_Your task_
Copy out the entries exactly, and wherever a picture appears, leave it out.
....................
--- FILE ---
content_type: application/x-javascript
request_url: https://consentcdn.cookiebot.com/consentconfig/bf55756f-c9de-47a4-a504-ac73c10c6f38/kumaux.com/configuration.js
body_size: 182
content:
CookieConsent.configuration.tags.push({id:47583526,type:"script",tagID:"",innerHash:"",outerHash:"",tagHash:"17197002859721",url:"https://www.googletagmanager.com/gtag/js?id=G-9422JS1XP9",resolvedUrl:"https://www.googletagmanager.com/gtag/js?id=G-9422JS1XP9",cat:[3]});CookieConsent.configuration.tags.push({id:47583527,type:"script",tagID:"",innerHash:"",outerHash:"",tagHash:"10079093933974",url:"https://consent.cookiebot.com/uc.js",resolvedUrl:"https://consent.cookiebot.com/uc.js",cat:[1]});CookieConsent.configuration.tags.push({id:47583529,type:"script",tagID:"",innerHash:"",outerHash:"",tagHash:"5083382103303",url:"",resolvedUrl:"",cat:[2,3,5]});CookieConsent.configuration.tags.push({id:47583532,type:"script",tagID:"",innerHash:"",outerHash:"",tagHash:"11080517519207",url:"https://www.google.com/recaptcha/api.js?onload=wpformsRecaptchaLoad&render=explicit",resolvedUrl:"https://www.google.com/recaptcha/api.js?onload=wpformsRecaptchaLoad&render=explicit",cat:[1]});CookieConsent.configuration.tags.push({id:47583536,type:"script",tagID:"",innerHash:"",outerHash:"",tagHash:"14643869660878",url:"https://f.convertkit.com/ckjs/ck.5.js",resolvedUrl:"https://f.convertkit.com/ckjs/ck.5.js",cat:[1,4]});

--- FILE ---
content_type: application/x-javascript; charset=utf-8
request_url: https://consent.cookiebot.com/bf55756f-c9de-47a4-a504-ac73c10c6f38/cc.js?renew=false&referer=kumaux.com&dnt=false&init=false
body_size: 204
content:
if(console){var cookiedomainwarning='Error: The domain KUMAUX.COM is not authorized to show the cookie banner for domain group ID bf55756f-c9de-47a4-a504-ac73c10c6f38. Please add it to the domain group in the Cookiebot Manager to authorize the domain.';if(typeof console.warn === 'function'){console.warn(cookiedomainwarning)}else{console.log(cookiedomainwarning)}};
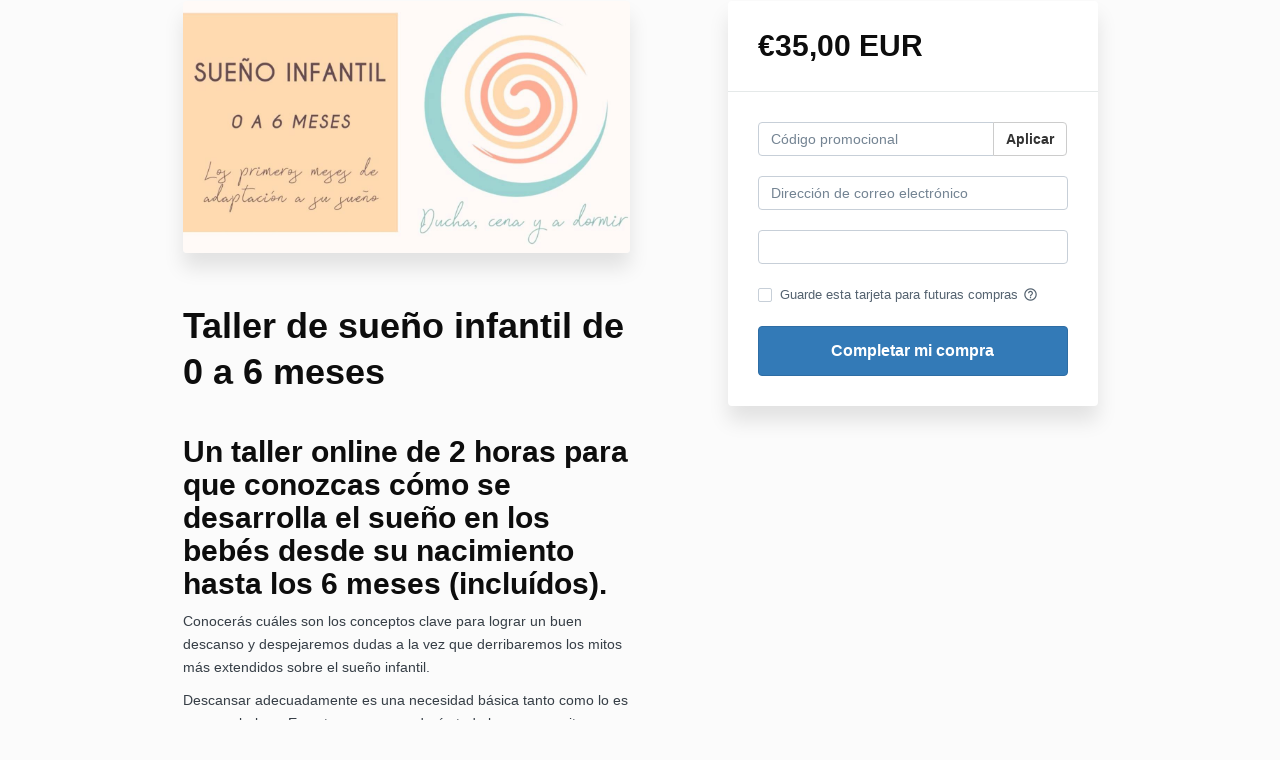

--- FILE ---
content_type: text/html; charset=utf-8
request_url: https://espacio.duchacenayadormir.com/offers/WqvYUCGS/checkout/price_breakdown?include_order_bump=false&coupon_code=&affiliate_coupon_code=&business_number=&always_show_breakdown=false&sequence=1
body_size: 161
content:
<div>
  <div id="data-price-display-label" data-price-display-label="Por ahora"></div>
  <div id="data-price-display-text" data-price-display-text="€35,00"></div>
  <div id="data-price-additional-payment-methods" data-price-additional-payment-methods="[&quot;apple_pay&quot;, &quot;google_pay&quot;, &quot;klarna&quot;]"></div>
  <div id="data-price-due-now-price" data-due-now-price="3500"></div>
  <div id="data-price-sequence" data-price-sequence="1"></div>
</div>
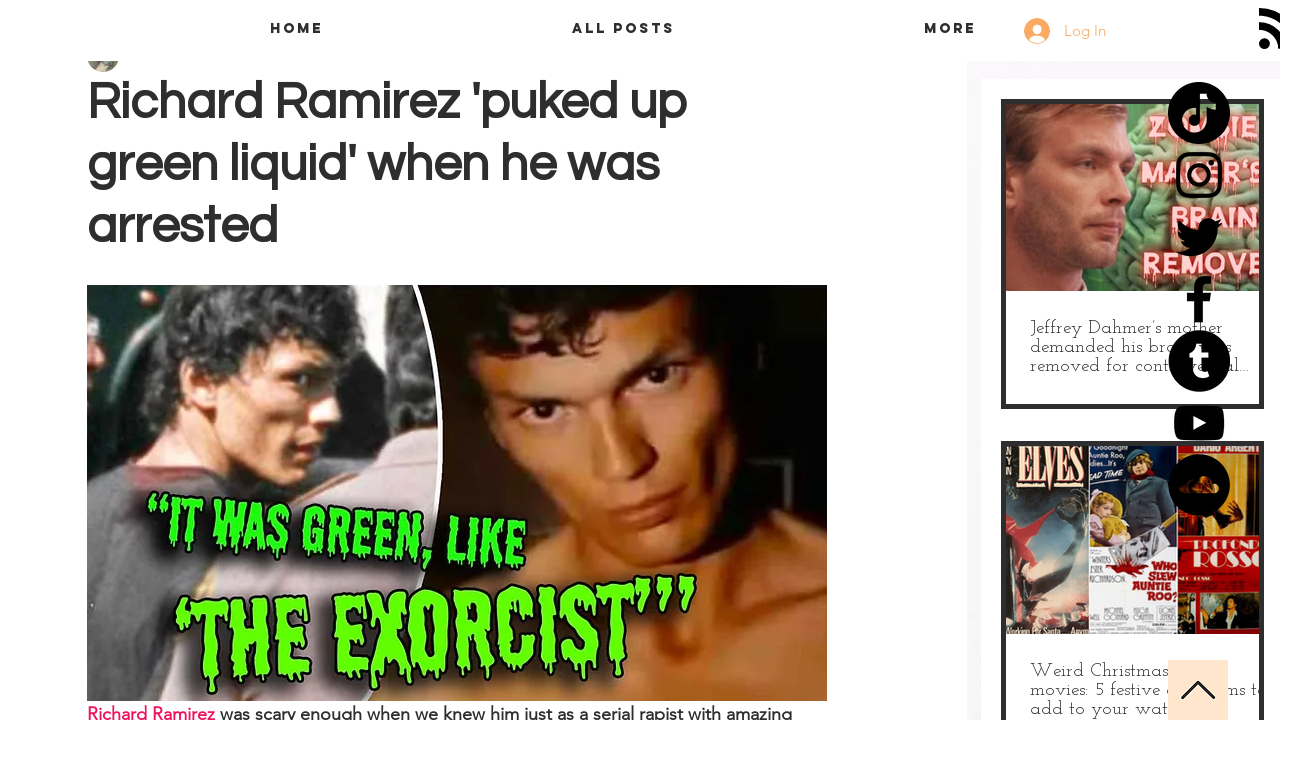

--- FILE ---
content_type: text/html; charset=utf-8
request_url: https://www.google.com/recaptcha/api2/aframe
body_size: 265
content:
<!DOCTYPE HTML><html><head><meta http-equiv="content-type" content="text/html; charset=UTF-8"></head><body><script nonce="1GddwH3rz7soP1f-Y4vu7w">/** Anti-fraud and anti-abuse applications only. See google.com/recaptcha */ try{var clients={'sodar':'https://pagead2.googlesyndication.com/pagead/sodar?'};window.addEventListener("message",function(a){try{if(a.source===window.parent){var b=JSON.parse(a.data);var c=clients[b['id']];if(c){var d=document.createElement('img');d.src=c+b['params']+'&rc='+(localStorage.getItem("rc::a")?sessionStorage.getItem("rc::b"):"");window.document.body.appendChild(d);sessionStorage.setItem("rc::e",parseInt(sessionStorage.getItem("rc::e")||0)+1);localStorage.setItem("rc::h",'1768879782413');}}}catch(b){}});window.parent.postMessage("_grecaptcha_ready", "*");}catch(b){}</script></body></html>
....................
_Exercise response_
--- FILE ---
content_type: application/x-javascript
request_url: https://consentcdn.cookiebot.com/consentconfig/bf55756f-c9de-47a4-a504-ac73c10c6f38/kumaux.com/configuration.js
body_size: 182
content:
CookieConsent.configuration.tags.push({id:47583526,type:"script",tagID:"",innerHash:"",outerHash:"",tagHash:"17197002859721",url:"https://www.googletagmanager.com/gtag/js?id=G-9422JS1XP9",resolvedUrl:"https://www.googletagmanager.com/gtag/js?id=G-9422JS1XP9",cat:[3]});CookieConsent.configuration.tags.push({id:47583527,type:"script",tagID:"",innerHash:"",outerHash:"",tagHash:"10079093933974",url:"https://consent.cookiebot.com/uc.js",resolvedUrl:"https://consent.cookiebot.com/uc.js",cat:[1]});CookieConsent.configuration.tags.push({id:47583529,type:"script",tagID:"",innerHash:"",outerHash:"",tagHash:"5083382103303",url:"",resolvedUrl:"",cat:[2,3,5]});CookieConsent.configuration.tags.push({id:47583532,type:"script",tagID:"",innerHash:"",outerHash:"",tagHash:"11080517519207",url:"https://www.google.com/recaptcha/api.js?onload=wpformsRecaptchaLoad&render=explicit",resolvedUrl:"https://www.google.com/recaptcha/api.js?onload=wpformsRecaptchaLoad&render=explicit",cat:[1]});CookieConsent.configuration.tags.push({id:47583536,type:"script",tagID:"",innerHash:"",outerHash:"",tagHash:"14643869660878",url:"https://f.convertkit.com/ckjs/ck.5.js",resolvedUrl:"https://f.convertkit.com/ckjs/ck.5.js",cat:[1,4]});

--- FILE ---
content_type: application/x-javascript; charset=utf-8
request_url: https://consent.cookiebot.com/bf55756f-c9de-47a4-a504-ac73c10c6f38/cc.js?renew=false&referer=kumaux.com&dnt=false&init=false
body_size: 204
content:
if(console){var cookiedomainwarning='Error: The domain KUMAUX.COM is not authorized to show the cookie banner for domain group ID bf55756f-c9de-47a4-a504-ac73c10c6f38. Please add it to the domain group in the Cookiebot Manager to authorize the domain.';if(typeof console.warn === 'function'){console.warn(cookiedomainwarning)}else{console.log(cookiedomainwarning)}};

--- FILE ---
content_type: text/html; charset=utf-8
request_url: https://espacio.duchacenayadormir.com/offers/WqvYUCGS/checkout/price_breakdown?include_order_bump=false&coupon_code=&affiliate_coupon_code=&business_number=&always_show_breakdown=false&sequence=1
body_size: 161
content:
<div>
  <div id="data-price-display-label" data-price-display-label="Por ahora"></div>
  <div id="data-price-display-text" data-price-display-text="€35,00"></div>
  <div id="data-price-additional-payment-methods" data-price-additional-payment-methods="[&quot;apple_pay&quot;, &quot;google_pay&quot;, &quot;klarna&quot;]"></div>
  <div id="data-price-due-now-price" data-due-now-price="3500"></div>
  <div id="data-price-sequence" data-price-sequence="1"></div>
</div>

--- FILE ---
content_type: text/html; charset=utf-8
request_url: https://www.google.com/recaptcha/api2/aframe
body_size: 265
content:
<!DOCTYPE HTML><html><head><meta http-equiv="content-type" content="text/html; charset=UTF-8"></head><body><script nonce="1GddwH3rz7soP1f-Y4vu7w">/** Anti-fraud and anti-abuse applications only. See google.com/recaptcha */ try{var clients={'sodar':'https://pagead2.googlesyndication.com/pagead/sodar?'};window.addEventListener("message",function(a){try{if(a.source===window.parent){var b=JSON.parse(a.data);var c=clients[b['id']];if(c){var d=document.createElement('img');d.src=c+b['params']+'&rc='+(localStorage.getItem("rc::a")?sessionStorage.getItem("rc::b"):"");window.document.body.appendChild(d);sessionStorage.setItem("rc::e",parseInt(sessionStorage.getItem("rc::e")||0)+1);localStorage.setItem("rc::h",'1768879782413');}}}catch(b){}});window.parent.postMessage("_grecaptcha_ready", "*");}catch(b){}</script></body></html>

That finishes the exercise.